▸ **Document text**:
---
That is the end goal, most development is happening from an arm64 MacBook running Linux. I eventually want to get kwp flashing and logging from something embedded like an ESP32. Once I figure out how kwp works over serial with these vag kkl cables I'm sure it will be fairly straightforward.

My next step is to assemble the bench harness I got parts for and then flash the stock software to my unitronic ECU so I don't have to worry about any oddities with that. I don't have much use for the unitronic software anymore anyways, my own tune seems to run noticeably (hesitant to say much) smoother even with my very minimal knowledge from a couple weeks reading this forum and the wiki. Glad the PO payed for the OTS tune and not me.
Once I have the bench setup I'll be able to iterate pretty quickly with flashing/logging implementations.
---
▸ **Collected material**:

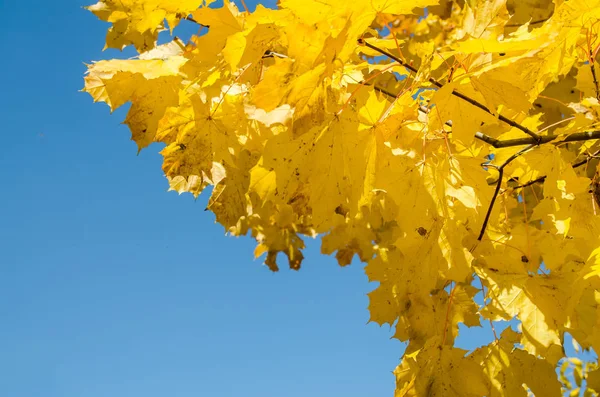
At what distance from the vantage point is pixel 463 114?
145 centimetres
---
▸ **Given task A**: According to the ECU flashing post, which embedded device does the writer eventually want to do kwp flashing and logging from?
▸ **Given task B**: Please reproduce the ECU flashing post word for word, starting at "That is the" and ending after "be fairly straightforward.".
▸ **Given task C**: Write the next part of the ECU flashing post, picking up after its final sentence.
The data that comes after the post is separate material.

▸ **Response A**: An ESP32.

▸ **Response B**:
That is the end goal, most development is happening from an arm64 MacBook running Linux. I eventually want to get kwp flashing and logging from something embedded like an ESP32. Once I figure out how kwp works over serial with these vag kkl cables I'm sure it will be fairly straightforward.

▸ **Response C**:
Also, I added graphing capabilities earlier this evening before I went and messed with the load tables in my car. I haven't actually pushed the code yet though. I will probably do that tomorrow after some cleanup.

A lot of this wouldn't be possible in such short amounts of time without the amazing amount of libraries people have made for rust. A lot of things (like the graphing) are turned into an exercise of reading documentation instead of designing and implementing entire packages. This is just to say that I can't take credit for everything.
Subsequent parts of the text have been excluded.